日本アジア投資 転職ガイド:有価証券報告書等から読み解く会社の実態

日本アジア投資 転職ガイド:有価証券報告書等から読み解く会社の実態

日本アジア投資は、東京証券取引所スタンダード市場に上場し、投資開発、投資運用、ファンド・プラットフォームを柱とした投資事業を展開しています。直近の業績では、投資戦略の転換等により上場株式の売却が好調だったものの、インフレや金利上昇の影響等を受け、経常損益および当期純損益ともに赤字となっています。


※本記事は、日本アジア投資株式会社の有価証券報告書(第45期、自 2025年4月1日 至 2026年3月31日、2026年6月29日 提出)の公開情報に基づき作成しています。会計基準は Japan GAAP です。

1. 日本アジア投資ってどんな会社?


同社は、投資開発、投資運用、ファンド・プラットフォームを中核とした投資事業を展開する企業です。

(1) 会社概要


1981年に日本アセアン投資として設立され、1991年に現在の社名に変更しました。2008年に東証一部に上場し、2022年の市場再編でスタンダード市場へ移行しています。2026年にはKICホールディングス等を子会社化し、投資事業の領域を投資開発・投資運用・ファンドプラットフォームへ再定義しました。

従業員数は連結で47名、単体で22名です。筆頭株主は事業会社のジーエヌアイグループで、第2位は投資ファンドの投資事業有限責任組合ガバナンス・パートナーズ経営者ファンドとなっています。

氏名 持株比率
ジーエヌアイグループ 16.10%
投資事業有限責任組合ガバナンス・パートナーズ経営者ファンド 14.45%
First Eastern Asia Holdings Limited 9.00%

(2) 経営陣


同社の役員は男性4名、女性1名の計5名で構成され、女性役員比率は20.0%です。代表取締役社長執行役員CEOは丸山俊氏が務めています。社外取締役比率は40.0%です。

氏名 役職 主な経歴
丸山俊 代表取締役社長執行役員 CEO 元BNPパリバ証券日本株チーフストラテジスト。ガバナンス・パートナーズ代表取締役を経て、2024年より現職。
岸本謙司 取締役常務執行役員 CFO 元大和銀行(現りそな銀行)。2005年同社入社。管理グループ管掌等を経て、2024年より現職。
橋徳人 取締役(監査等委員)監査等委員長 元東京銀行(現三菱UFJ銀行)。パレス・キャピタル取締役社長等を経て、2025年より現職。


社外取締役は、澁谷功(元バークレイズ証券ディレクター)、丸山千名美(奏リーガル司法書士事務所・行政書士事務所開設)です。

2. 事業内容


同社グループは、「投資事業」を展開しています。

(1) 投資開発事業


ファンドの組成や融資を通じて調達した資金を用い、特別目的会社(SPC)に対して投資を行う事業です。主にエネルギー(再エネ発電所、蓄電所)、インフラ(物流施設、データセンター)、ヘルスケア(障がい者グループホーム)など、インフレや景気動向の影響を受けにくいプライベートな実物資産を投資対象としています。

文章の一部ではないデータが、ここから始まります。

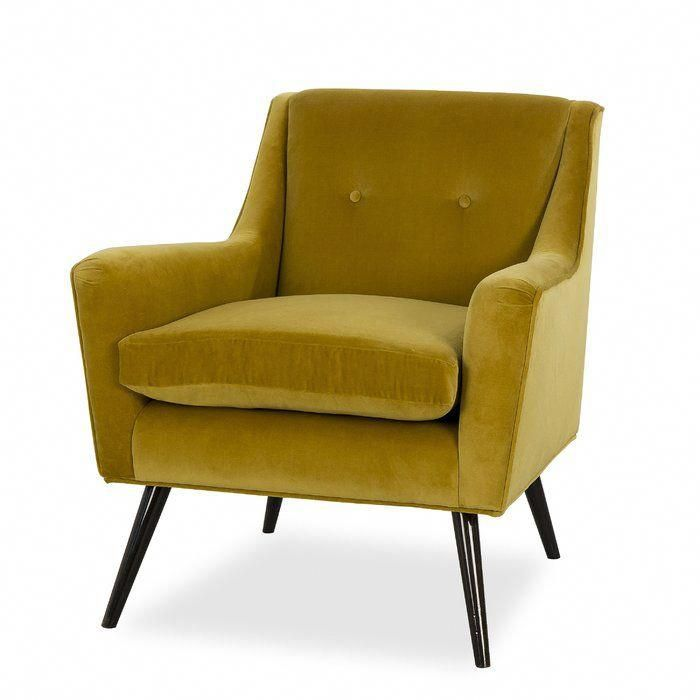Home Furniture and Decor - Best Buy # ...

収益は、設備を運営して得られる安定的なフィー収入や、設備の売却によるキャリー(成功報酬)などで構成されています。運営は日本アジア投資や日亜投資諮詢(上海)有限公司、KICホールディングス等の同社グループ各社が主体となって行っています。

(2) 投資運用事業


企業が発行する有価証券や債権を対象としたファンドを組成し、運用を行う事業です。国内外の機関投資家や富裕層向けに、伝統的運用資産である上場株式を対象としたバイアウト投資のほか、非伝統的運用資産である未上場企業へのベンチャー投資など、金融商品・資産運用サービスを提供しています。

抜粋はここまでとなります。